Dans ce domaine, si les percées sont rapides, les fuites et les réactions le sont également. La volonté humaine dépasse le simple cadre du génie scientifique. Quelles que soient les raisons de leur action, les terroristes ont procédé avec organisation, sérieux et une préparation estimée entre 2 et 5 ans. Mais ils étaient armés surtout d'une redoutable détermination et d'une foi inaltérable. Au XXIème siècle, l'homme est toujours autant un loup pour l'homme qu'à l'époque de Plaute, si ce n'est davantage. Des sommes énormes ont été englouties dans les projets d'écoute. Toutefois, l'efficacité des services secrets a toujours reposé sur l'infiltration et la présence d'agents sur le terrain. Or, la CIA ne dispose plus du personnel nécessaire à ce niveau. Le premier homme de liaison se ferait démasquer au Moyen-Orient. En outre, les Etats-Unis ont toujours préféré former eux-mêmes des autochtones pour assurer leur couverture dans la région. Aujourd'hui, ces lieutenants ont acquis les fondamentauxet ils se retournent contre leur maître. Ils ont constitué eux-mêmes leur propre réseau tentaculaire. Leurs moyens sont colossaux, tant du point de vue logistique qu'au niveau des effectifs.

Alors, l'heure est maintenant venue d'organiser le futur de ces services secrets. L'Europe communautaire planche sur l'harmonisation des systèmes d'écoute. Un casse-tête permanent flirtant avec la souveraineté des Etats membres. Une chose est sûre, la sécurité du territoire ne peut être gérée par un appareil bureaucratique dont les décisions sont longues à se dessiner. Du reste, l'opération posera certains problèmes pratiques comme la possibilité d'obtenir des rapports dans chaque langue de l'Union.

Comment résoudre léquation du personnel in situ ?
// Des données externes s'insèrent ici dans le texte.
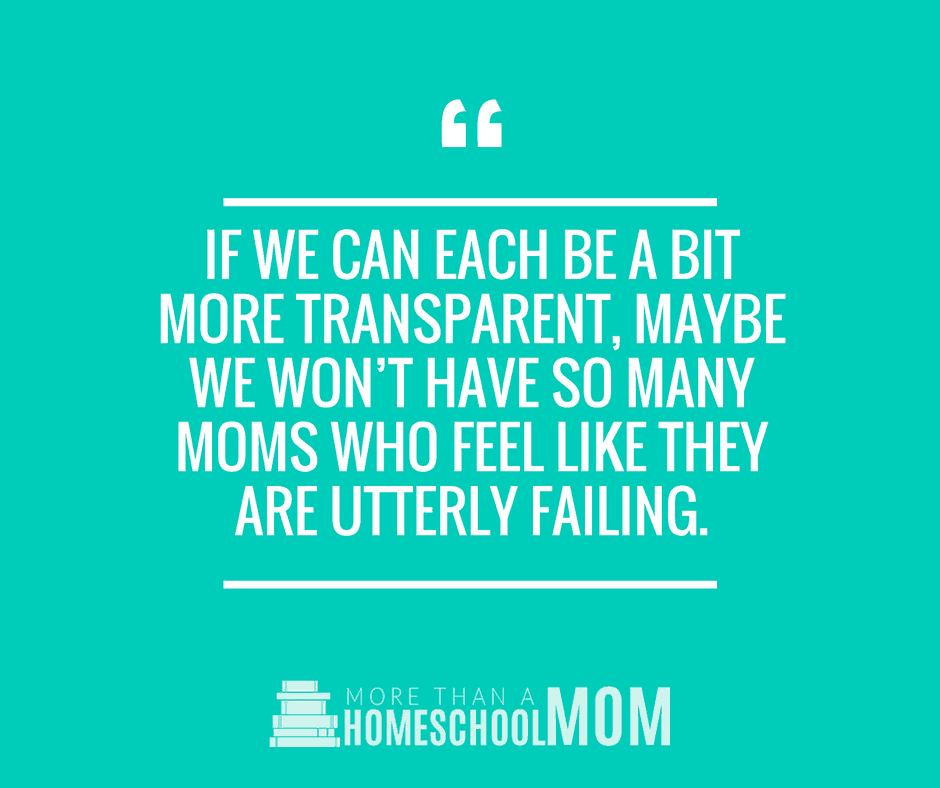IF WE CAN EACH BE A BIT MORE TRANSPARENT, MAYBE WE WON'T HAVE SO MANY MOMS WHO FEEL LIKE THEY ARE UTTERLY FAILING. #homeschool #homeschooling #education #edchat #quote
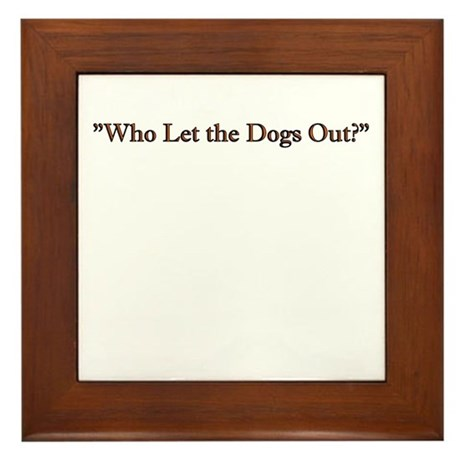 who let the dogs out Framed Tile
La CIA risque elle aussi de vouloir renforcer ses instruments technologiques. Le problème est simple. Comme en informatique, chaque découverte a son anti-virus et tout doit se renouveler très vite. Un simple exemple, Echelon a déjà connu plusieurs versions. Dès lors, il est très difficile de construire une politique de renseignements uniquement sur des techniques instables. Il faudra également revenir à des procédés plus directs avec le déploiement d'agents. Là, l'équation devient plus compliquée : comment intégrer des hommes efficaces dans le tissu d'une population sans s'exposer à la trahison ou à la neutralisation. Jusqu'à présent, les Etats-Unis formaient ou apportaient leur soutien à des guérillas pour renverser des régimes et restaurer leurs intérêts stratégiques. Désormais, leur sol a été bafoué, la sécurité intérieure pourrait prendre plus de poids. Cela suppose donc plus d'importance pour le FBI. A la CIA, le département des opérations spéciales s'effacera devant ceux des opérations intérieures et de la logistique. Cette refonte ne suffit pas. L'Amérique doit pouvoir compter sur d'autres forces que les marines. Des agents spéciaux armés de la foi et de la fierté de servir un peuple et une nation. Sinon, ils ne pourront rivaliser avec des individus prêts à sacrifier leurs vies. Le génie ne peut rien face à la foi. Durant la guerre froide, la sagesse humaine a évité la catastrophe du génie nucléaire. Aujourd'hui, la situation demande plus que de la sagesse. Elle requiert de la détermination. A l'époque romaine comme aujourd'hui, homo homini lupus.